The specter of Reagan’s brilliance and the genius of his fiscal conservatism hovers over the Tea Party (and, by extension, the Republican Party that quivers in their shadow) as surely and as unquestionably as the memory of the utter awesomeness of Transformers cartoons and Top Gun informs the output of major studios; the assumptions are equally ill-informed and rose-colored, though obviously the former can do a hell of a lot more damage. I was eight years old when I thought The Cannonball Run was the greatest movie of all time, and thus not of an age to know any better; most the Congressional Republicans who worship at the altar of Reagan were old enough to understand the damage that Reaganomics would do to the country but not care, because those who bore the brunt of that damage were poor and sad and different (“The secret message behind the election of Ronald Reagan on November 4th was that some people belong in this country, and some people don’t; that some people are worthy, and some are worthless; that certain opinions are sanctified, and some are evil; and that, with the blessing of God, God’s messengers will separate the one from the other.”—Greil Marcus, January 1981).
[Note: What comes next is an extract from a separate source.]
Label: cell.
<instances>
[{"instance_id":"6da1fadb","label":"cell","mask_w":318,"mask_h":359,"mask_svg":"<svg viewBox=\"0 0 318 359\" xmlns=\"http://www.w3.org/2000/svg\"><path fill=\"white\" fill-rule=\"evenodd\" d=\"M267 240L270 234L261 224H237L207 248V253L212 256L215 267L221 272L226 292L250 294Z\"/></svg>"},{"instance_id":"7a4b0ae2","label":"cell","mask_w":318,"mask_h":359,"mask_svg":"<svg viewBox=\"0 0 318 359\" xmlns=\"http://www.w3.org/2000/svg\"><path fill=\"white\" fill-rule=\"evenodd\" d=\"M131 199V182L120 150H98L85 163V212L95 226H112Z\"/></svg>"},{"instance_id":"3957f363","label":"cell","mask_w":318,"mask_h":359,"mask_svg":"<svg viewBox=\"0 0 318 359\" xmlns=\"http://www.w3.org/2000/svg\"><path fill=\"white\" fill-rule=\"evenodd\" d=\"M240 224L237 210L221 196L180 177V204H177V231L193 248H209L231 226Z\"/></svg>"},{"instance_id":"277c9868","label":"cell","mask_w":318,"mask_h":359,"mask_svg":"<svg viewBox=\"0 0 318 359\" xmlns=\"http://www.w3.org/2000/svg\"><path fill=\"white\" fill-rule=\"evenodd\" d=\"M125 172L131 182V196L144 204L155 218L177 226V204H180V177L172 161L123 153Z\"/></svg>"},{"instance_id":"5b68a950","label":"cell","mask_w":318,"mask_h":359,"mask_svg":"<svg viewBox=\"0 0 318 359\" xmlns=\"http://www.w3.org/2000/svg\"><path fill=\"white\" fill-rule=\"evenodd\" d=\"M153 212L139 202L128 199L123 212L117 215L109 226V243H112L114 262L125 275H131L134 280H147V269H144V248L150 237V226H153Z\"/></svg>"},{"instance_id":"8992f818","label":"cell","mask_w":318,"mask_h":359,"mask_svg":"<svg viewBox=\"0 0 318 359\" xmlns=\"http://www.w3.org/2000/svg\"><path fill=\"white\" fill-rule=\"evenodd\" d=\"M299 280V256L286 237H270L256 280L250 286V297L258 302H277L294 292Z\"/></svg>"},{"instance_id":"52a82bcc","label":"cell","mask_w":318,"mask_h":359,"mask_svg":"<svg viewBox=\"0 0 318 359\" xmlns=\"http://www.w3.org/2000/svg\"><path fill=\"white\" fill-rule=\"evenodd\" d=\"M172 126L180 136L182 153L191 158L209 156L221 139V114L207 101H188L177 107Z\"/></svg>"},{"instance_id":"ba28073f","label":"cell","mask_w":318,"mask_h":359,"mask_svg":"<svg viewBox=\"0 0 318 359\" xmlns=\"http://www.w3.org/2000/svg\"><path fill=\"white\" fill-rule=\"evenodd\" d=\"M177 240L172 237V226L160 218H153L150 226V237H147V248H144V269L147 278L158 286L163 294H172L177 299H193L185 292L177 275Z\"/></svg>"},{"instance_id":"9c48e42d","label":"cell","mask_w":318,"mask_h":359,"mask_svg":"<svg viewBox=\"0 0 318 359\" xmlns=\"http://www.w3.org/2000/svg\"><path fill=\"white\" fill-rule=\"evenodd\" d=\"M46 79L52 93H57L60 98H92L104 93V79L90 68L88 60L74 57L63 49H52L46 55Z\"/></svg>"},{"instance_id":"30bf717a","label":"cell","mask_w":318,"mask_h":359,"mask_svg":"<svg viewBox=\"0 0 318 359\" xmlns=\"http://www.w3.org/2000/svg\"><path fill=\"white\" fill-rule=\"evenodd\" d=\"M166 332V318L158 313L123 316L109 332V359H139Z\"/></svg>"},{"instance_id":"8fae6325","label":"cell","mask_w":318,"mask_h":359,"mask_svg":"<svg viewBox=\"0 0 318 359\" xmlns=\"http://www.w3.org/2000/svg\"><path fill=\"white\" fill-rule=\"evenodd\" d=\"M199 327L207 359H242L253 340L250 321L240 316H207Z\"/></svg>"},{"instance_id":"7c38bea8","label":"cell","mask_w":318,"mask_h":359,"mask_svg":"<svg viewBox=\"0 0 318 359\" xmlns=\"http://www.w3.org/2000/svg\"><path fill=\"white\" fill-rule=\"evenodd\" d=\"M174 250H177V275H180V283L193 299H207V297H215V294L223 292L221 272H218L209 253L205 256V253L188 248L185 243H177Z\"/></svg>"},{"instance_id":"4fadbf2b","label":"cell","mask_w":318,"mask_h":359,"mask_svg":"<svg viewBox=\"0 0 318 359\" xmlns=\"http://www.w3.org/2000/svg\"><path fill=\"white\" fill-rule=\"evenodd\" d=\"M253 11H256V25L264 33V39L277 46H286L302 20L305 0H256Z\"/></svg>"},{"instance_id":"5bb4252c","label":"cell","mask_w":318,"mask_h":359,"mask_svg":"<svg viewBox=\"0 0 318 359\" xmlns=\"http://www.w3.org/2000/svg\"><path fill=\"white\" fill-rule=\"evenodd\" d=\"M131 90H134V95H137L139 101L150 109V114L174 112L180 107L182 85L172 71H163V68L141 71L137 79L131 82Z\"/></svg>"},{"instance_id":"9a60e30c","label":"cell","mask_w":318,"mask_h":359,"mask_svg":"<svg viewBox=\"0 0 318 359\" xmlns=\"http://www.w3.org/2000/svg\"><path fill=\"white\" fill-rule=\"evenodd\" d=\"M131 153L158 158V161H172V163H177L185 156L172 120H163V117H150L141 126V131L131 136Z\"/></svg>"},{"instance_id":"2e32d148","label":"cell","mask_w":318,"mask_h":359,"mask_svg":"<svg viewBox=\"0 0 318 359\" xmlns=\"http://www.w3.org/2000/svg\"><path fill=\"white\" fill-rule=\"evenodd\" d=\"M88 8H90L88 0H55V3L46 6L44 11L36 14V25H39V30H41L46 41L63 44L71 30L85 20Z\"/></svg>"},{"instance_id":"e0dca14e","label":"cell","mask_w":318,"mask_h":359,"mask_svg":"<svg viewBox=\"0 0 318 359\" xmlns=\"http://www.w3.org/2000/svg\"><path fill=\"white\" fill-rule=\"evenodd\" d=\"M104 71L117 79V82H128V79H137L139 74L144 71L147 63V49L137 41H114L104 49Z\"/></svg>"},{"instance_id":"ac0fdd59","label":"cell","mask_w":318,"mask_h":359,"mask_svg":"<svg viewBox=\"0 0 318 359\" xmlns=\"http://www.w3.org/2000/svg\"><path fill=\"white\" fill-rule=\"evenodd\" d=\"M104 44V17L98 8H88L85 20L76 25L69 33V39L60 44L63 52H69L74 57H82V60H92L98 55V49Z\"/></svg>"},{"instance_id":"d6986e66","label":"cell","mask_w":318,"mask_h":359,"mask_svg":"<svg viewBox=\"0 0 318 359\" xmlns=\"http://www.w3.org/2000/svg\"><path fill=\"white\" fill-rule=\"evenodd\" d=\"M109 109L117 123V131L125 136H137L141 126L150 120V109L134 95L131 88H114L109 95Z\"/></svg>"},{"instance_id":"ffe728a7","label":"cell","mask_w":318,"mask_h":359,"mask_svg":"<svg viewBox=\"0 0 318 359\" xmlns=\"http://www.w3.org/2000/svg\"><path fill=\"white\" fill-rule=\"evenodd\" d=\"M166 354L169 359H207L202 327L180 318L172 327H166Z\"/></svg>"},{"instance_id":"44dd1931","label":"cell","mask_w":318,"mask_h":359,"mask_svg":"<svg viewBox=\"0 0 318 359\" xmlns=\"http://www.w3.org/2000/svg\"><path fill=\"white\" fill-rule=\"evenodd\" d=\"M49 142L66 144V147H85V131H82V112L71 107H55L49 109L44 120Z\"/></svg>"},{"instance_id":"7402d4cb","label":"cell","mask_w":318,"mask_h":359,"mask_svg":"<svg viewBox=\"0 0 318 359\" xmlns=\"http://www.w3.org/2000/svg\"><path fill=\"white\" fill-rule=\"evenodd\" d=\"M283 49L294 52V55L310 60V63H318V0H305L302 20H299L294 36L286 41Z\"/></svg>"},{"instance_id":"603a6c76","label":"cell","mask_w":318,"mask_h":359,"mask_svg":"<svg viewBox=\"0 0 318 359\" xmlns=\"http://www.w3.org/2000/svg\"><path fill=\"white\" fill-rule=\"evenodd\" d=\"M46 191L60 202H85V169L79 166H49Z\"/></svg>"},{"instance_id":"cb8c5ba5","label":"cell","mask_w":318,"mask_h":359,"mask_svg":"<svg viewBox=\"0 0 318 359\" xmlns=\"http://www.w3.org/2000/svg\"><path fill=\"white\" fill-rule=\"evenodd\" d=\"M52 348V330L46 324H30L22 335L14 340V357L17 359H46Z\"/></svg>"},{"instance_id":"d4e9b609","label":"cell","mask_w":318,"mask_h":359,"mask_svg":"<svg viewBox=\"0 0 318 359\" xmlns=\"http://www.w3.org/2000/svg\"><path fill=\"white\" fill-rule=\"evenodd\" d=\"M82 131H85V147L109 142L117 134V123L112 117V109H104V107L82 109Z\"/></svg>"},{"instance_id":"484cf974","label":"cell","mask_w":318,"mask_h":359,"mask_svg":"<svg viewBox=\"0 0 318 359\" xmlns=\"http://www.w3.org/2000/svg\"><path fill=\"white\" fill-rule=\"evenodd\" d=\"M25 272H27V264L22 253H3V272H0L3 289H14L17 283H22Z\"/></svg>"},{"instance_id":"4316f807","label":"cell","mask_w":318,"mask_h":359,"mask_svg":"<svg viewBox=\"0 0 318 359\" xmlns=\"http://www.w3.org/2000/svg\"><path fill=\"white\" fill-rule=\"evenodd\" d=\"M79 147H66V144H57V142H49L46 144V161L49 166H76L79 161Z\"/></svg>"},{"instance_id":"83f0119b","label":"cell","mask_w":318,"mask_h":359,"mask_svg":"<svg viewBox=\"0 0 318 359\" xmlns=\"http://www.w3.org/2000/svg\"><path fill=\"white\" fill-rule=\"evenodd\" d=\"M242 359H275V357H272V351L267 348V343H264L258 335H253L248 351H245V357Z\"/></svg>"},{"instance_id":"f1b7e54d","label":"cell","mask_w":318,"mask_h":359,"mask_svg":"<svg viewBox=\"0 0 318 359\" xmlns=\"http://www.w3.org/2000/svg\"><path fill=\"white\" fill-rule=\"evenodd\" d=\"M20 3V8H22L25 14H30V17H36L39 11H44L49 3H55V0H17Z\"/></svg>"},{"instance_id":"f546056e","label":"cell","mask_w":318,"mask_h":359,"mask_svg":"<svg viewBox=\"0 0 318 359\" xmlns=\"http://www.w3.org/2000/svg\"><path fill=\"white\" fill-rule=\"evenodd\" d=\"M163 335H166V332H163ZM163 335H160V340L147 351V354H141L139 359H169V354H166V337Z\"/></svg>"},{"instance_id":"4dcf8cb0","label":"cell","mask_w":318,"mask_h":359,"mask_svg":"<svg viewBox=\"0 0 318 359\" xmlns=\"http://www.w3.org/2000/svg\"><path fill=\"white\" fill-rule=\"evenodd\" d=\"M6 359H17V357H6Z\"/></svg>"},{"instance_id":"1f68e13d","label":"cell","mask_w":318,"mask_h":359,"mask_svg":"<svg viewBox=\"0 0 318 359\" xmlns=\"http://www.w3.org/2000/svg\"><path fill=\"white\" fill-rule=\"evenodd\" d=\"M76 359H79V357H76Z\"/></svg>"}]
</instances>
So this summer, those junior Alex P. Keatons turned a budgetary formality into a national crisis, one in which the same poor and unfortunate (and, bonus, old people) that Reagan had in his sights were immediately targeted, because they are the beneficiaries of government programs, and government is the problem. And the notion of expanding the tax burden of the comically-richest Americans (this is Scrooge McDuck territory — or, to better extend the ‘80s metaphor, Silver Spoons) is anathema to them, even though Reagan’s initial (and, don’t forget, somewhat retracted) slashing of those top tax rates, along with his military spending bender, resulted in the kind of ballooning deficits and debt that are supposed to be at issue — a tripling of the national debt (the largest peacetime increase in history), along with the conversion of deficit-related interest costs into the fastest-rising element of the budget. U-S-A, U-S-A.
Of course, for all of his talk of the power of the free market and the obsolescence of government, whether Reagan would have actually favored defaulting on the national debt is pure absurdity — he was an ideologue, but not a moron. Such a distinction does not hold for his Tea Party groupies. The current crop of ’80s film remakes promise to go bigger, louder, brasher; computer-generated kicks in three dimensions, offering thrills far beyond that earthbound Conan of your youth. Meanwhile, across the land, Americans brace for the impact of 3-D Reaganomics.